Au festival de Berlin, des paroles justes contre l’apartheid et le colonialisme israélien


S’il y a un pays dans le monde qui fait pire que la France par son soutien inconditionnel au fascisme israélien, c’est l’Allemagne. Avec une certaine récurrence, nos voisins semblent vouloir rester du mauvais côté de l’Histoire : l’État jadis responsable de la Shoah choisit désormais de soutenir aveuglément l’État d’Israël, quoiqu’il fasse, même lorsque celui ci commet un génocide.


Le 13 mars 2008, Angela Merkel déclarait que la sécurité d’Israël était, pour l’Allemagne, une «raison d’État», une formule désormais reprise par Olaf Scholz. Autrement dit, le soutien à Israël passe au-dessus de toutes les autres considérations. C’est ainsi que, depuis 5 mois, toute expression en faveur de la Palestine est traquée en Allemagne, que des associations sont attaquées, des manifestations interdites, des interventions annulées ou punies. Même au sein de la gauche allemande, émettre un doute sur les crimes de guerre israéliens est rapidement considéré comme «antisémite». Les fameux supporters «antifascistes» de Sankt Pauli ont d’ailleurs publiquement soutenu Israël.

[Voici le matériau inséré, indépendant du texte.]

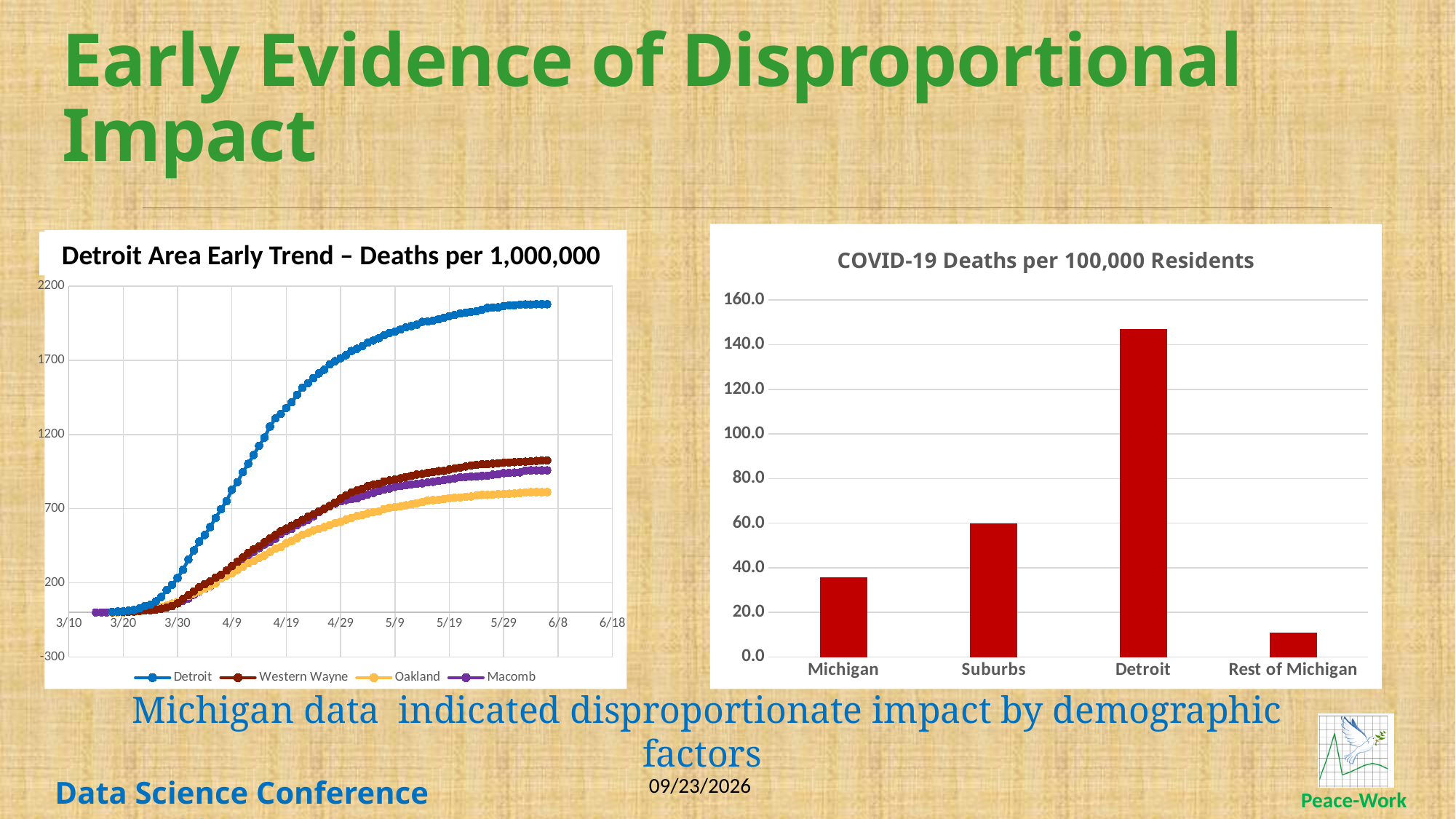
What kind of chart is the chart titled "COVID-19 Deaths per 100,000 Residents"? bar chart How many categories are shown in the chart titled "COVID-19 Deaths per 100,000 Residents"? 4 In the chart titled "Detroit Area Early Trend – Deaths per 1,000,000", which series reaches the highest value? Detroit In the chart titled "COVID-19 Deaths per 100,000 Residents", is the value for Detroit greater or less than 140.0? greater In the chart titled "COVID-19 Deaths per 100,000 Residents", which category has the highest value? Detroit How many series does the legend list in the chart titled "Detroit Area Early Trend – Deaths per 1,000,000"? 4 In the chart titled "COVID-19 Deaths per 100,000 Residents", which category has the lowest value? Rest of Michigan In the chart titled "Detroit Area Early Trend – Deaths per 1,000,000", do the values for Detroit rise or fall along the x axis? rise In the chart titled "Detroit Area Early Trend – Deaths per 1,000,000", is the final value for Detroit greater or less than 1700? greater In the chart titled "COVID-19 Deaths per 100,000 Residents", which is larger, the value for Suburbs or the value for Michigan? Suburbs In the chart titled "COVID-19 Deaths per 100,000 Residents", is the value for Michigan greater or less than 40.0? less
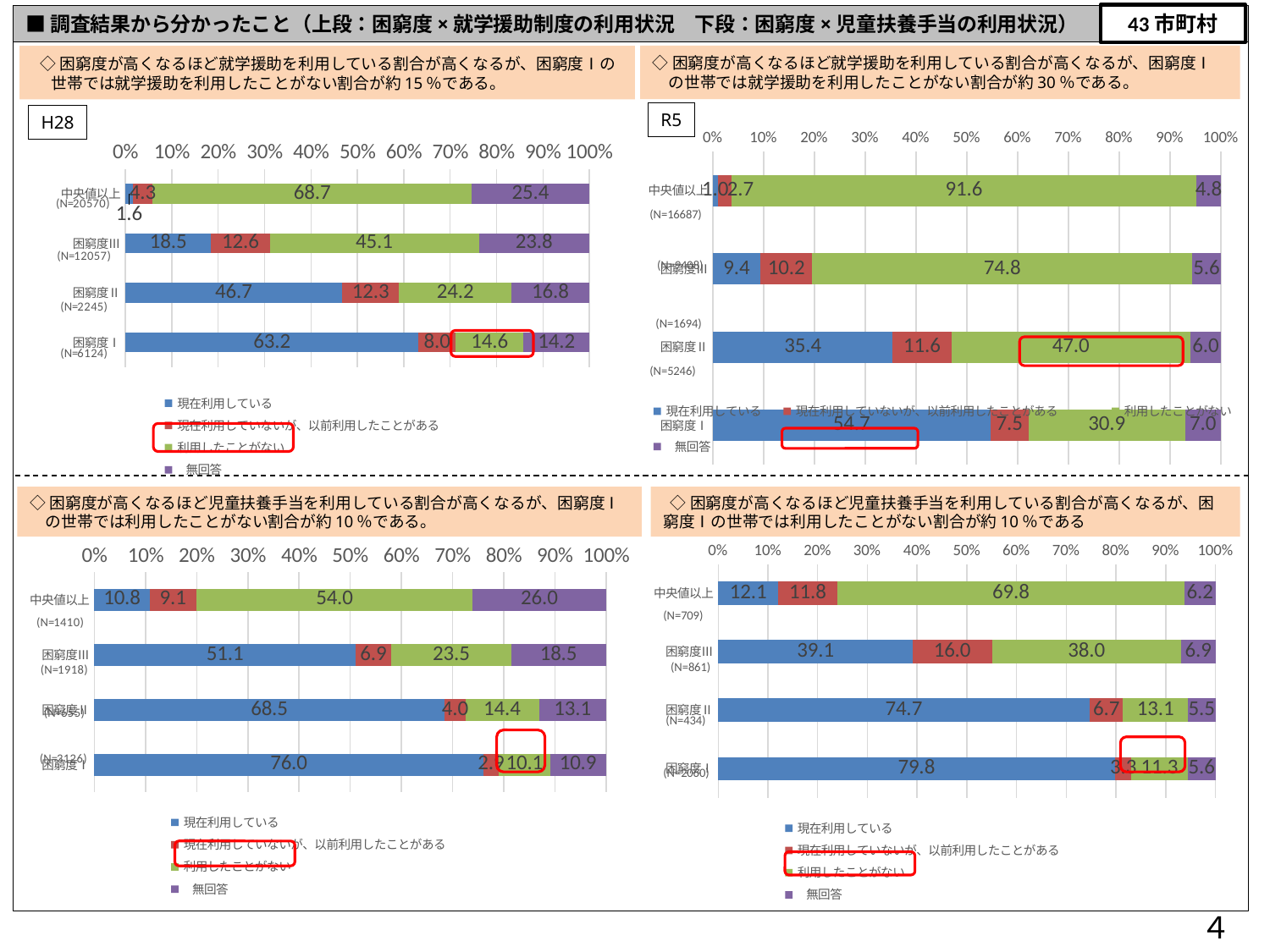
In the top-left chart (H28, upper row), what is the value of 現在利用している for 困窮度Ⅰ? 63.2 In the bottom-left chart (H28, lower row), what is the value of 現在利用している for 困窮度Ⅰ? 76.0 In the bottom-left chart (H28, lower row), what is the difference between the 現在利用している values for 困窮度Ⅰ and 中央値以上? 65.2 In the bottom-right chart (R5, lower row), which category has the lowest value for 現在利用している? 中央値以上 How many categories are plotted in the top-right chart (R5, upper row)? 4 How many series does the legend of the top-left chart (H28, upper row) list? 4 What kind of chart is the bottom-left chart (H28, lower row)? Stacked bar chart In the top-right chart (R5, upper row), which category has the highest value for 現在利用している? 困窮度Ⅰ In the bottom-right chart (R5, lower row), which is larger for 困窮度Ⅲ: 現在利用している or 利用したことがない? 現在利用している In the top-right chart (R5, upper row), what is the value of 利用したことがない for 中央値以上? 91.6 In the top-left chart (H28, upper row), what is the value of 利用したことがない for 困窮度Ⅰ? 14.6 In the bottom-right chart (R5, lower row), what is the value of 利用したことがない for 困窮度Ⅰ? 11.3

C’est l’Union Sacrée derrière Netanyahou.

Des voix très courageuses ont brisé cette chape de plomb il y a quelques jours. Samedi 24 février, à la Berlinale, le prestigieux festival de cinéma qui a lieu dans la capitale allemande, une cérémonie était organisée, au cours de laquelle plusieurs cinéastes ont exprimé leur soutien au peuple palestinien. Notamment la réalisatrice et actrice franco-sénégalaise Mati Diop, qui a affirmé sa «solidarité avec la Palestine» en recevant une récompense pour son film Dahomey.

Mais le discours le plus marquant reste celui de Basel Adra et Yuval Abraham, deux jeunes hommes dont le travail commun dessine l’espoir de justice et de paix en Palestine. Ils ont participé à la réalisation collective, israélo-palestinienne, du film No Other Land, à propos de l’expulsion de Masafer Yatta, un territoire palestinien progressivement vidé de sa population par des attaques et des implantations de colonies israéliennes.

«Basel et moi avons le même âge. Je suis israélien, Basel est palestinien. Et dans deux jours, nous allons revenir sur une terre où nous ne sommes pas égaux. Cette situation d’apartheid entre nous, cette inégalité doit cesser» a déclaré Yuval Abraham. Son ami est en effet privé de vote, de se déplacer librement, dans les territoires occupés de Cisjordanie «comme des millions de palestiniens» a rappelé l’artiste.

Basel Adra a quant à lui rappelé sa peine de recevoir ce prix quand ses proches se font massacrer à Gaza, et a supplié l’Allemagne d’arrêter d’envoyer des armes à Israël.

Ces déclarations fraternelles et internationalistes auraient pu susciter un engouement et une vague de solidarité. C’est l’inverse qu’il s’est produit. Les médias et la classe politique, allemands comme israéliens, ont déchaîné leur haine et leurs diffamations contre les deux hommes, qualifiés notamment «d’antisémites».

Yuval Abraham a même été la cible de menaces de mort, visant également sa famille en Israël. Il a révélé quelques jours plus tard qu’une «foule de militants de droite s’est rendue au domicile de sa famille pour le chercher». La «seule démocratie du Proche Orient» selon l’occident est un régime fasciste où les opposants sont traqués et craignent pour leurs vies et celles de leurs proches.